• [STATED TASK]: Copy every one of the records below word for word, with nothing changed. Omit the pictures.
>> Begin DATA LISTING
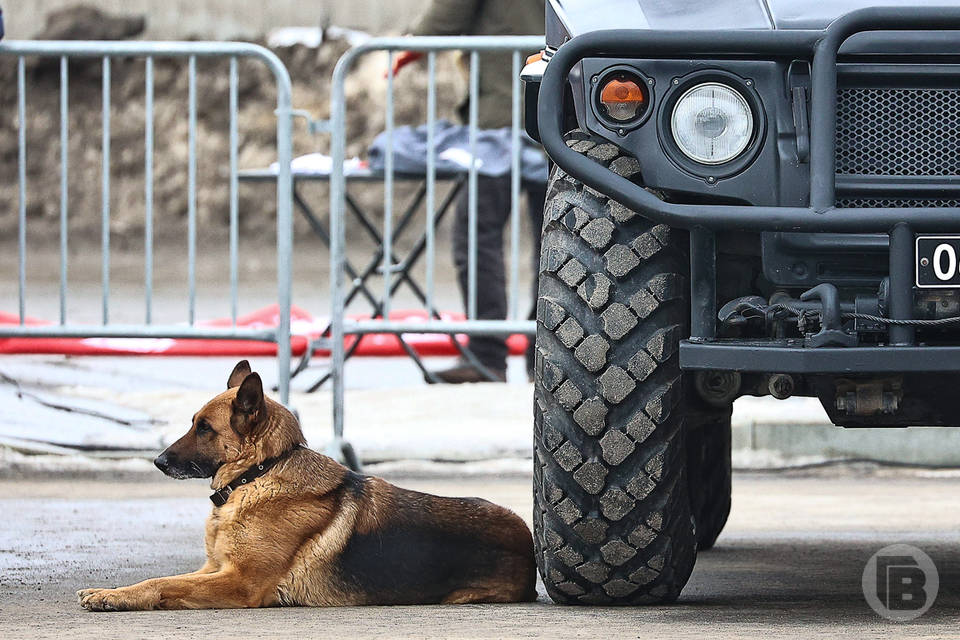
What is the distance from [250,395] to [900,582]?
176 cm

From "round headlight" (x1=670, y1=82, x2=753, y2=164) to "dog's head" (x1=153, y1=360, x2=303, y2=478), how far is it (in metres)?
1.33

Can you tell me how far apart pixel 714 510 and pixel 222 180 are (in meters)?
16.8

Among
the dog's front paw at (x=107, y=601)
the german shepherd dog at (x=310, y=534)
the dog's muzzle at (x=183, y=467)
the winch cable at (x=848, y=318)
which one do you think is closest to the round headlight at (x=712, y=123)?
the winch cable at (x=848, y=318)

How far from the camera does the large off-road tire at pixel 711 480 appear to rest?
5133 mm

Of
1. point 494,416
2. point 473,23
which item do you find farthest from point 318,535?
point 473,23

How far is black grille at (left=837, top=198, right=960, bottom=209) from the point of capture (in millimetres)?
3627

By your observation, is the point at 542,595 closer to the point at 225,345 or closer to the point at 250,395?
the point at 250,395

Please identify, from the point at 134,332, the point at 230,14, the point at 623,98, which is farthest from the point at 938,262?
the point at 230,14

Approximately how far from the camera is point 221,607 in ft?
13.5

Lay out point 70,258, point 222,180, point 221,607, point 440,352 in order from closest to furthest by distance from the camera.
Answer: point 221,607, point 440,352, point 70,258, point 222,180

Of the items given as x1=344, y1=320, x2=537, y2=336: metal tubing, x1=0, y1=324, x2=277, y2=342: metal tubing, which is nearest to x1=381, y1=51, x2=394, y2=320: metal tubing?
x1=344, y1=320, x2=537, y2=336: metal tubing

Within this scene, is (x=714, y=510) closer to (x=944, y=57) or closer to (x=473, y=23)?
(x=944, y=57)

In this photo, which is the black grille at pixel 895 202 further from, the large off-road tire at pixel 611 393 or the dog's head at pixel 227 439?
the dog's head at pixel 227 439

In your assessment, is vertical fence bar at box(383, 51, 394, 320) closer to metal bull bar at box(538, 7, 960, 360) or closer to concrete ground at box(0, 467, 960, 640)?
concrete ground at box(0, 467, 960, 640)
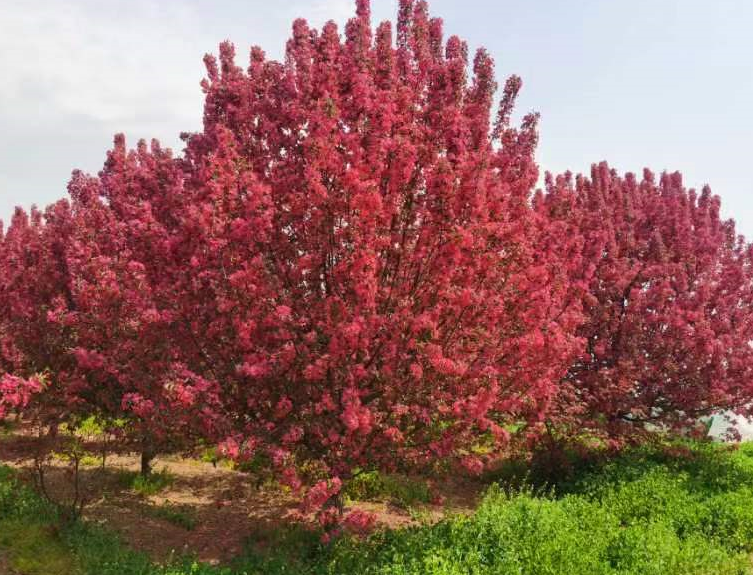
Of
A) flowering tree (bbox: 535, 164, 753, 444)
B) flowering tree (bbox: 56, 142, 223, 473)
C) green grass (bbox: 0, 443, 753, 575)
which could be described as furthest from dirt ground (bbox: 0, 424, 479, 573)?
flowering tree (bbox: 535, 164, 753, 444)

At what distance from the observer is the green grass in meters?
7.73

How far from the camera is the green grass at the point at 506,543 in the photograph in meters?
7.73

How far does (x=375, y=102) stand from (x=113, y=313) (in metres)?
4.37

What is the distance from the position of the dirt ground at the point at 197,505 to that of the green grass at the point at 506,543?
547 mm

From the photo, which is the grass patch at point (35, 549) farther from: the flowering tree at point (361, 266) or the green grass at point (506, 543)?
the flowering tree at point (361, 266)

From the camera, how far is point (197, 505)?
36.0 feet

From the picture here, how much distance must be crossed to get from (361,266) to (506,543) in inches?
169

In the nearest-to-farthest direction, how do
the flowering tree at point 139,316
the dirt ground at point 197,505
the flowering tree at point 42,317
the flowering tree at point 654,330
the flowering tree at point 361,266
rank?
the flowering tree at point 361,266 < the flowering tree at point 139,316 < the dirt ground at point 197,505 < the flowering tree at point 42,317 < the flowering tree at point 654,330

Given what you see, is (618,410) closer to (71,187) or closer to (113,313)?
(113,313)

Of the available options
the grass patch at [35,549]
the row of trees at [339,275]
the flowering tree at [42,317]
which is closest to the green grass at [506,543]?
the grass patch at [35,549]

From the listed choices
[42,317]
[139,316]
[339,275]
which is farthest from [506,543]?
[42,317]

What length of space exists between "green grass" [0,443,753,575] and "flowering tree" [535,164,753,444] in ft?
6.20

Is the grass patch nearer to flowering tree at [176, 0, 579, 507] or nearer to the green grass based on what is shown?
the green grass

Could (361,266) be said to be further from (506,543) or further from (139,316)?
(506,543)
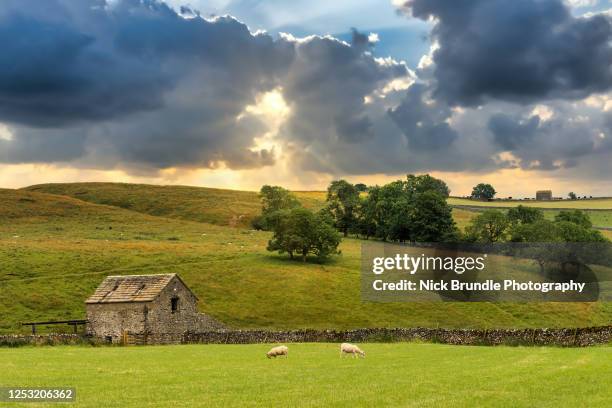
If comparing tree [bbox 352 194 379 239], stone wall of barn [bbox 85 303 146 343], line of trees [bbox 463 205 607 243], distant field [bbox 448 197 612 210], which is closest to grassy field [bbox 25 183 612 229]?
distant field [bbox 448 197 612 210]

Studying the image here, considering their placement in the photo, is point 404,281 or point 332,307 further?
point 404,281

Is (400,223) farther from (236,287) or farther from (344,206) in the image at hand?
(236,287)

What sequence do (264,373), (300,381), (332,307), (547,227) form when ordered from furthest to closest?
1. (547,227)
2. (332,307)
3. (264,373)
4. (300,381)

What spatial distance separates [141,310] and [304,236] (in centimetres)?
3952

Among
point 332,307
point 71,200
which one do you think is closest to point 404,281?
point 332,307

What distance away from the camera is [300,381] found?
23328mm

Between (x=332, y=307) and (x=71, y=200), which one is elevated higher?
(x=71, y=200)

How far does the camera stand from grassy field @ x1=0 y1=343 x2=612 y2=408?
61.3 ft

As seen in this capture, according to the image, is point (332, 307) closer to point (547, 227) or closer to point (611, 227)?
point (547, 227)

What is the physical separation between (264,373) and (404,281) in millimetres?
62368

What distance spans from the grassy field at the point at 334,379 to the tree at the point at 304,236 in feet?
186

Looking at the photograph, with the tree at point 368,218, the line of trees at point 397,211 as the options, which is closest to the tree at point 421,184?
the line of trees at point 397,211

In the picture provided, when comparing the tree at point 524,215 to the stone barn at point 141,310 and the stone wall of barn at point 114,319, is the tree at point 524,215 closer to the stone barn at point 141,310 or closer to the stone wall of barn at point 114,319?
the stone barn at point 141,310

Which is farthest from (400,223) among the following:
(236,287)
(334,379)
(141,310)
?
(334,379)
>> End DATA LISTING
• [FINAL RESULT]:
What is the distance from [250,395] to [900,582]?
176 cm

From "round headlight" (x1=670, y1=82, x2=753, y2=164) to "dog's head" (x1=153, y1=360, x2=303, y2=478), how far is it (in metres)?
1.33

Can you tell me how far apart pixel 714 510 and pixel 222 180 are (in meters)?
16.8

Among
the dog's front paw at (x=107, y=601)
the german shepherd dog at (x=310, y=534)
the dog's muzzle at (x=183, y=467)
the winch cable at (x=848, y=318)
which one do you think is closest to the round headlight at (x=712, y=123)?
the winch cable at (x=848, y=318)

How far from the camera does the large off-road tire at pixel 711 480 appear to rest?
5133 mm

Of
1. point 494,416
2. point 473,23
which item do you find farthest from point 318,535?
point 473,23

How far is black grille at (left=837, top=198, right=960, bottom=209) from the point of capture (in millimetres)?
3627

By your observation, is the point at 542,595 closer to the point at 225,345 or closer to the point at 250,395?
the point at 250,395

Please identify, from the point at 134,332, the point at 230,14, the point at 623,98, which is farthest from the point at 938,262?
the point at 230,14

Approximately how far from the camera is point 221,607 in ft?
13.5

Lay out point 70,258, point 222,180, point 221,607, point 440,352 in order from closest to furthest by distance from the camera.
Answer: point 221,607, point 440,352, point 70,258, point 222,180

Of the items given as x1=344, y1=320, x2=537, y2=336: metal tubing, x1=0, y1=324, x2=277, y2=342: metal tubing, which is nearest to x1=381, y1=51, x2=394, y2=320: metal tubing?
x1=344, y1=320, x2=537, y2=336: metal tubing

Within this scene, is (x=714, y=510) closer to (x=944, y=57) or closer to (x=473, y=23)?
(x=944, y=57)

In this photo, which is the black grille at pixel 895 202 further from, the large off-road tire at pixel 611 393 or the dog's head at pixel 227 439?
the dog's head at pixel 227 439

In your assessment, is vertical fence bar at box(383, 51, 394, 320) closer to metal bull bar at box(538, 7, 960, 360) or closer to concrete ground at box(0, 467, 960, 640)?
concrete ground at box(0, 467, 960, 640)
Of
A) flowering tree (bbox: 535, 164, 753, 444)
B) flowering tree (bbox: 56, 142, 223, 473)
C) green grass (bbox: 0, 443, 753, 575)
which could be described as furthest from dirt ground (bbox: 0, 424, 479, 573)?
flowering tree (bbox: 535, 164, 753, 444)

At what distance from the observer is the green grass in meters?
7.73

How far from the camera is the green grass at the point at 506,543 in the photograph in meters?
7.73

How far does (x=375, y=102) stand from (x=113, y=313) (in metres)?
4.37

What is the distance from the position of the dirt ground at the point at 197,505 to that of the green grass at the point at 506,543?
547 mm

From the photo, which is the grass patch at point (35, 549) farther from: the flowering tree at point (361, 266) or the green grass at point (506, 543)?
the flowering tree at point (361, 266)

From the camera, how far is point (197, 505)?
36.0 feet

From the picture here, how much distance must be crossed to get from (361,266) to (506,543) in inches?
169

In the nearest-to-farthest direction, how do
the flowering tree at point 139,316
the dirt ground at point 197,505
the flowering tree at point 42,317
the flowering tree at point 654,330
the flowering tree at point 361,266
rank?
the flowering tree at point 361,266 < the flowering tree at point 139,316 < the dirt ground at point 197,505 < the flowering tree at point 42,317 < the flowering tree at point 654,330

Given what you see, is (618,410) closer to (71,187) or closer to (113,313)?
(113,313)

Of the available options
the grass patch at [35,549]
the row of trees at [339,275]
the flowering tree at [42,317]
which is closest to the green grass at [506,543]?
the grass patch at [35,549]

From the listed choices
[42,317]
[139,316]
[339,275]
which is farthest from [506,543]?
[42,317]

What length of space exists between "green grass" [0,443,753,575] and "flowering tree" [535,164,753,444] in ft?
6.20

Is the grass patch nearer to flowering tree at [176, 0, 579, 507] or nearer to the green grass based on what is shown?
the green grass

Could (361,266) be said to be further from (506,543) or further from (139,316)?
(506,543)
If comparing tree [bbox 352 194 379 239], stone wall of barn [bbox 85 303 146 343], line of trees [bbox 463 205 607 243], distant field [bbox 448 197 612 210], which is closest to grassy field [bbox 25 183 612 229]?
distant field [bbox 448 197 612 210]

Studying the image here, considering their placement in the photo, is point 404,281 or point 332,307 further?
point 404,281

Is (400,223) farther from (236,287) or farther from (344,206) in the image at hand?
(236,287)

What sequence do (264,373), (300,381), (332,307), (547,227) form when ordered from furthest to closest?
1. (547,227)
2. (332,307)
3. (264,373)
4. (300,381)

What spatial distance separates [141,310] and [304,236] (in centimetres)?
3952

Among
point 332,307
point 71,200
which one do you think is closest to point 404,281?
point 332,307

What distance away from the camera is [300,381] found?
23328mm

Between (x=332, y=307) and (x=71, y=200), which one is elevated higher?
(x=71, y=200)

How far does the camera stand from grassy field @ x1=0 y1=343 x2=612 y2=408?
61.3 ft

As seen in this capture, according to the image, is point (332, 307) closer to point (547, 227) or closer to point (611, 227)?
point (547, 227)

What is the physical separation between (264,373) and (404,281) in millimetres?
62368

What distance spans from the grassy field at the point at 334,379 to the tree at the point at 304,236 in feet?
186

Looking at the photograph, with the tree at point 368,218, the line of trees at point 397,211 as the options, which is closest to the tree at point 421,184?
the line of trees at point 397,211

In the picture provided, when comparing the tree at point 524,215 to the stone barn at point 141,310 and the stone wall of barn at point 114,319, is the tree at point 524,215 closer to the stone barn at point 141,310 or closer to the stone wall of barn at point 114,319?
the stone barn at point 141,310

Which is farthest from (400,223) among the following:
(236,287)
(334,379)
(141,310)
?
(334,379)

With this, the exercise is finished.